§ About this task: A verbatim copy of every entry is required.
══════════
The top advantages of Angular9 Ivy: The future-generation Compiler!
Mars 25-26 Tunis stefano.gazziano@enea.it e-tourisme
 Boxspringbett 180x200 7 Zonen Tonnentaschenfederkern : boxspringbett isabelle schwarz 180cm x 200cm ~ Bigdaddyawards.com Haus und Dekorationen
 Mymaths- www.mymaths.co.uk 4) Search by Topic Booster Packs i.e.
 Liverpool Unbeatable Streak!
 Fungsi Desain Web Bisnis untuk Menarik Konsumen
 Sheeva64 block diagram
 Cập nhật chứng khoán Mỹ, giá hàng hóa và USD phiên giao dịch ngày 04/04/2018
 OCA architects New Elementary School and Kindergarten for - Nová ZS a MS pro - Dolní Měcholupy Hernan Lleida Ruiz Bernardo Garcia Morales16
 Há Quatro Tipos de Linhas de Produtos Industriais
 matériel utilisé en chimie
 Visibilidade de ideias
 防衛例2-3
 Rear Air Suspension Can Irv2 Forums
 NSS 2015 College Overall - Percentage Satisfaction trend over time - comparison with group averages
══════════
§ Answer area:
The top advantages of Angular9 Ivy: The future-generation Compiler!
Mars 25-26 Tunis stefano.gazziano@enea.it e-tourisme
 Boxspringbett 180x200 7 Zonen Tonnentaschenfederkern : boxspringbett isabelle schwarz 180cm x 200cm ~ Bigdaddyawards.com Haus und Dekorationen
 Mymaths- www.mymaths.co.uk 4) Search by Topic Booster Packs i.e.
 Liverpool Unbeatable Streak!
 Fungsi Desain Web Bisnis untuk Menarik Konsumen
 Sheeva64 block diagram
 Cập nhật chứng khoán Mỹ, giá hàng hóa và USD phiên giao dịch ngày 04/04/2018
 OCA architects New Elementary School and Kindergarten for - Nová ZS a MS pro - Dolní Měcholupy Hernan Lleida Ruiz Bernardo Garcia Morales16
 Há Quatro Tipos de Linhas de Produtos Industriais
 matériel utilisé en chimie
 Visibilidade de ideias
 防衛例2-3
 Rear Air Suspension Can Irv2 Forums
 NSS 2015 College Overall - Percentage Satisfaction trend over time - comparison with group averages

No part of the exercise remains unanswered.